→ **Work required**
Edit the data below so that "farthest to closest" reads "most distant to nearest" and every other word stays the same.

→ **Provided data**
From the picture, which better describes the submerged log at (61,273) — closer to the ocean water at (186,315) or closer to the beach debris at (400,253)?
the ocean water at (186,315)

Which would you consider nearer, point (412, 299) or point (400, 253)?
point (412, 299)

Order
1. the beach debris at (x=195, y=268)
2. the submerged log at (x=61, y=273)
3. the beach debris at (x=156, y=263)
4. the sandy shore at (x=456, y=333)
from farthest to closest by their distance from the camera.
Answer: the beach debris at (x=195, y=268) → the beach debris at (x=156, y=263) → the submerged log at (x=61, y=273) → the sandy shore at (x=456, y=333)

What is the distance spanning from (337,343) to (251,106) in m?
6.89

→ **Correct response**
From the picture, which better describes the submerged log at (61,273) — closer to the ocean water at (186,315) or closer to the beach debris at (400,253)?
the ocean water at (186,315)

Which would you consider nearer, point (412, 299) or point (400, 253)?
point (412, 299)

Order
1. the beach debris at (x=195, y=268)
2. the submerged log at (x=61, y=273)
3. the beach debris at (x=156, y=263)
4. the sandy shore at (x=456, y=333)
from most distant to nearest by their distance from the camera.
Answer: the beach debris at (x=195, y=268) → the beach debris at (x=156, y=263) → the submerged log at (x=61, y=273) → the sandy shore at (x=456, y=333)

What is the distance spanning from (337,343) to (251,106) in m?
6.89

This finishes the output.